- [WORK TO COMPLETE] Rewrite the text of the material with "nearest to farthest" replaced by "closest to most distant" and everything else unchanged. Leave the pictures out.

- [DATA SHOWN]
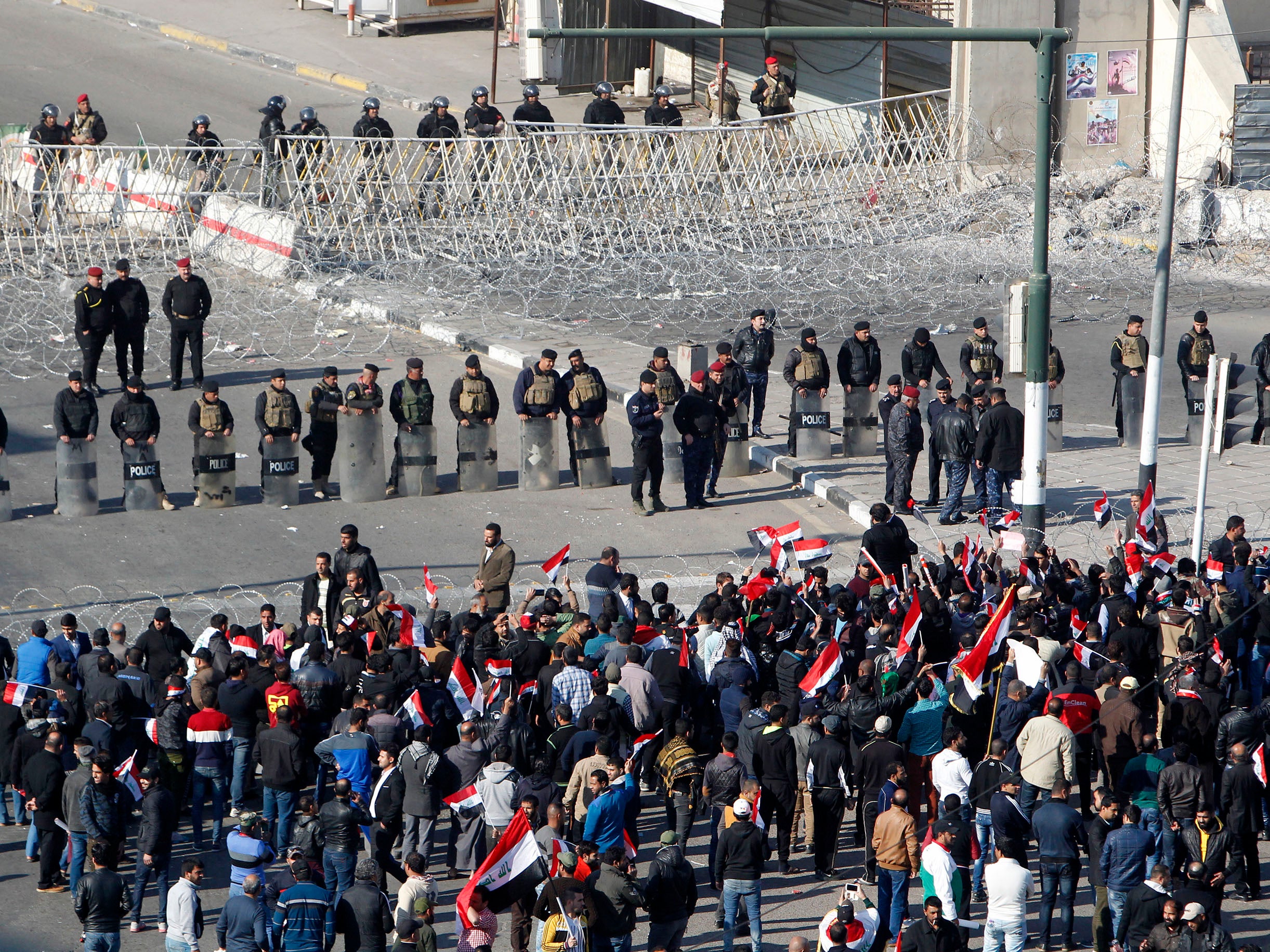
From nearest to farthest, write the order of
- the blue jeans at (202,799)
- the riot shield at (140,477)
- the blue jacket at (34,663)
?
the blue jeans at (202,799)
the blue jacket at (34,663)
the riot shield at (140,477)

- [EXERCISE OUTPUT]
From closest to most distant, write the order of
- the blue jeans at (202,799)
- the riot shield at (140,477)
- the blue jacket at (34,663)
?
the blue jeans at (202,799)
the blue jacket at (34,663)
the riot shield at (140,477)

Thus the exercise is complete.